A MOTHER'S emotional appeal for help in catching her son's killers has helped police to make a possible breakthrough.

Earlier this month detectives arrested and questioned two people over the decade-old killing of takeaway delivery man Paul Logan, of Blackhill, near Consett.

He was killed after a bogus caller lured him to a remote farmhouse at nearby Shotley Bridge.

The 25-year-old was ambushed and beaten to death. His body was found on Christmas Eve 1993.

Officers from Northumbria Police said they had arrested a man and a woman in the South West of England. They were released on police bail.

In October this year, ahead of the tenth anniversary of Mr Logan's murder, his mother, Elsie, 57, begged for help in ending the family's torture by bringing his killers to justice.

The officer in charge of the case said that her renewed plea for someone to break their ten-year silence had led to the recent breakthrough.

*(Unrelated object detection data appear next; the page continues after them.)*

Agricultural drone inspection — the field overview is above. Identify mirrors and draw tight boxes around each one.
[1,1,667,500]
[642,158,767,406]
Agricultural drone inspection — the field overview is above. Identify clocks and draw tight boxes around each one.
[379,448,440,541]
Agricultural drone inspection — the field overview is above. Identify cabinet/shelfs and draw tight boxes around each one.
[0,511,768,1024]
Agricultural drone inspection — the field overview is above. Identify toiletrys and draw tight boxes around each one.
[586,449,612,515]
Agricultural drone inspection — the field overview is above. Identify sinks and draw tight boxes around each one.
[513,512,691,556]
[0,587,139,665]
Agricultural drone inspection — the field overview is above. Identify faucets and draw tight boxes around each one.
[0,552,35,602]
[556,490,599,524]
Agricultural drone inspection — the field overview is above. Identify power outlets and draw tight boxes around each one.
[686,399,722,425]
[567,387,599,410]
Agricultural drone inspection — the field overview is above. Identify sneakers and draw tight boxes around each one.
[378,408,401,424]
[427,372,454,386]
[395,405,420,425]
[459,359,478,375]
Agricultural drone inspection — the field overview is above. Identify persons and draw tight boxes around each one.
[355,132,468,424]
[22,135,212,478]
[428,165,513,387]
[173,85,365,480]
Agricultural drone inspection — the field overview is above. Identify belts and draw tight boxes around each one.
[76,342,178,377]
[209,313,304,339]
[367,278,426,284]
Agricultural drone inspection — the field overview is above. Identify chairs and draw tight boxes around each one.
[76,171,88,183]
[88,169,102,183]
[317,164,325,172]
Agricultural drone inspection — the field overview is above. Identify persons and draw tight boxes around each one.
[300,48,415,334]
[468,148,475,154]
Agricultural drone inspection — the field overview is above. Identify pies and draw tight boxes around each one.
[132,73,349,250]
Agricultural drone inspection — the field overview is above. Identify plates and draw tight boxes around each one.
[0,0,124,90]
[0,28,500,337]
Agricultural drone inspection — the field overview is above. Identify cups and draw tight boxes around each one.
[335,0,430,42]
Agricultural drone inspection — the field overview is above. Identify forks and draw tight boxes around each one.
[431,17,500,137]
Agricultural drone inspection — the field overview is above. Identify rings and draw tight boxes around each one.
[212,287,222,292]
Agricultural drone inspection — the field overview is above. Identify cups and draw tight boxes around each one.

Det Supt Ian Sharp said that as a result of that appeal, fresh information had come to light. A man and a woman had been arrested as part of the continuing inquiries into Mr Logan's murder.

A team of detectives interviewed the suspects, who were held at separate police stations in the South-West.

Detectives revealed that the pair were originally from the Shotley Bridge area, but refused to identify them or give out any further details.

The arrests are the latest in many made by police working on the case over the past ten years.

Mrs Logan, speaking from her home in Shotley Bridge, said the family were praying that this latest news would finally see the killers brought to court.

"I just hope to God that they are right this time," she said.

"We need to see an end to this so all the family can get on with our lives.

"The appeal was very hard to do, but it seems that maybe it shook someone or something up. I really hope it did.

"But you learn to be cautious and you never stop hurting."

Paul Logan, a delivery driver for the Golden Flower Chinese restaurant, arrived at Blue House Farm, near Shotley Bridge, just before 10pm on December 23.

When he called at the door, he was told by the householder that no meal had been ordered.

He left the house but the owners' suspicions were aroused later that evening when they noticed his cream-coloured Peugeot car was still at the end of the lane leading to the farm.

Police found the car empty and, after a search in blizzard conditions, found his snow-covered body about 50 yards away, at around 2.15am on Christmas Eve.

He had suffered massive head injuries, inflicted by a blunt instrument that has still not been recovered. Detectives have always maintained that there were at least two people directly involved in his murder.

He left a widow, Pamela, and two children, Natalie, now aged ten, and Michael, now 14.

His parents' home in Shotley Bridge is once again bare of Christmas decorations this year.

"You don't see decorations in my house at Christmas," said Mrs Logan.

"The year Paul died, I had to take down over two hundred Christmas cards and replace them with sympathy cards. It is a devastating thing."

Following Paul's death, Mrs Logan and her husband, Hugh, 64, put up a reward of £10,000 for information leading to the conviction or his killers, and the police information phoneline Crimestoppers also offered a further £5,000.

The exhaustive ten-year hunt for the killers has seen detectives interview more than 2,270 people and take over 900 statements.

The case has taken several twists, including the arrest and subsequent release of ten men in 1997, and the arrest and release of another man in September 1998.